Volume-assured pressure support is the category of bilevel therapy that tries to maintain ventilation as patient mechanics change. Philips calls its implementation AVAPS. ResMed uses iVAPS on relevant Lumis platforms. Some Indian-market and OEM platforms use TVAPS, eVAPS, VAPS, or VGPS labels.
The names differ, but the core idea is similar: the device adjusts pressure support within clinician-set limits to move the patient toward a target ventilation or tidal-volume goal.
Mode terminology
| Term | Common association | What it generally means |
|---|---|---|
| AVAPS | Philips | Average volume-assured pressure support |
| iVAPS | ResMed | Intelligent volume-assured pressure support |
| TVAPS | Home Medix / OEM terminology | Target volume-assured pressure support |
| eVAPS | BPL terminology | Enhanced/estimated volume-assured pressure support |
| VAPS / VGPS | Generic device terminology | Volume-assured or volume-guaranteed pressure support |
Do not assume the modes are identical. The algorithm, target variable, response speed, leak handling, and reporting differ by brand.
Indian-market device examples
| Device | Volume-assurance label | Pressure range | Notes |
|---|---|---|---|
| Philips DreamStation BiPAP AVAPS | AVAPS | 4-25 cmH2O | Established AVAPS platform |
| ResMed Lumis ST-A class devices | iVAPS | Varies by model | Strong ecosystem; confirm exact model |
| BMC G3 B30VT | VGPS/VAPS class | 4-30 cmH2O | Mid-market clinical bilevel |
| BPL LifePAP 25 STa | eVAPS | 4-25 cmH2O | Indian-market volume-assured option |
| Home Medix HM-BV-30 | TVAPS | 4-30 cmH2O | Full-mode set including TVAPS |
| Deckmount VT-200 | Platform-dependent VAPS modes | Clinical ventilator class | Higher-acuity home ventilation |
Who usually needs volume assurance
Volume-assured modes are most relevant when pressure needs change through the night or over disease progression:
- Obesity hypoventilation syndrome.
- Neuromuscular disease.
- Chronic hypercapnic COPD selected for home NIV.
- Restrictive chest-wall disease.
- Patients whose tidal volume falls despite fixed-pressure BiPAP-ST.
For ordinary obstructive sleep apnea, volume assurance is usually unnecessary.
What to verify on the spec sheet
Before treating a device as a true VAPS-class machine, verify:
- Target tidal volume or target ventilation setting exists.
- Minimum and maximum pressure support can be configured.
- Backup rate is available.
- IPAP max is high enough for the patient’s pressure-support needs.
- Leak compensation is documented.
- Data reports show delivered pressure, leak, respiratory rate, and ventilation/tidal-volume estimates.
- The prescribing clinician can access and interpret the data.
A marketing label without these settings is not enough.
Why this category matters for Indian buyers
In India, volume-assured bilevel therapy often sits at the boundary between sleep-apnea equipment and home ventilation. Pricing and service support vary widely. The best purchase is rarely the cheapest device with a VAPS label; it is the device the treating team can titrate and service reliably.

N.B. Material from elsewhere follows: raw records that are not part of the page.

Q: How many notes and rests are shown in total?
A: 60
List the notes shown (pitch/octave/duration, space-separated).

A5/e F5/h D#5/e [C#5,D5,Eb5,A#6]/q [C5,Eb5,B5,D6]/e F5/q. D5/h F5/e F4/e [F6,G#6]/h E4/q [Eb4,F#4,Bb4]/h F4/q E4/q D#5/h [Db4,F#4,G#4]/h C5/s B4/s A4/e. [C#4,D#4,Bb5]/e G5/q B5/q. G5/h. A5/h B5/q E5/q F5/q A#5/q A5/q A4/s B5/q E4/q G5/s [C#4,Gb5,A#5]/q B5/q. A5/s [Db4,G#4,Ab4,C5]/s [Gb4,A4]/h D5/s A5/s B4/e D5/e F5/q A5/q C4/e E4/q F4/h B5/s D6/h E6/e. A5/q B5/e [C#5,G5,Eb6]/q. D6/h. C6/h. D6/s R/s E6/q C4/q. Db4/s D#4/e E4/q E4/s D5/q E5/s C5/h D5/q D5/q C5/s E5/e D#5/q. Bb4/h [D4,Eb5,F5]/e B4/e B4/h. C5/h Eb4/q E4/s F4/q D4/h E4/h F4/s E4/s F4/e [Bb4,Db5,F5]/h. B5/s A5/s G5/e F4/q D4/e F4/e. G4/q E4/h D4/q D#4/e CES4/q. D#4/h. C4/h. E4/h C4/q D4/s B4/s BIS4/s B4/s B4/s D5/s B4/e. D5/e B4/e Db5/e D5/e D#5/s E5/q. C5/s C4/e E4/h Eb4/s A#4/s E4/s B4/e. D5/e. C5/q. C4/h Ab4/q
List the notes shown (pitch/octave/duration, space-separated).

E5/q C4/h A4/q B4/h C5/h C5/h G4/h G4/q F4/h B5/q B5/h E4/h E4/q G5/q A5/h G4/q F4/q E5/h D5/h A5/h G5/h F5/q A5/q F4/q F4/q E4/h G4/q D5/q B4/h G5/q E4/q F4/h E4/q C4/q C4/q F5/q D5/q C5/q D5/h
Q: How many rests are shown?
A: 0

For some buyers, a mid-market full-mode device can offer the necessary mode set at a lower price than premium global platforms. For complex or rapidly progressive disease, algorithm maturity and clinical support may justify the premium device.
Bottom line
TVAPS, AVAPS, iVAPS, eVAPS, and VAPS are not generic comfort features. They are ventilation modes for patients who need more than fixed pressure support. Compare the actual settings, pressure range, data reporting, and service ecosystem before comparing price.
This guide is general equipment education. Volume-assured NIV should be prescribed and titrated by a qualified clinician.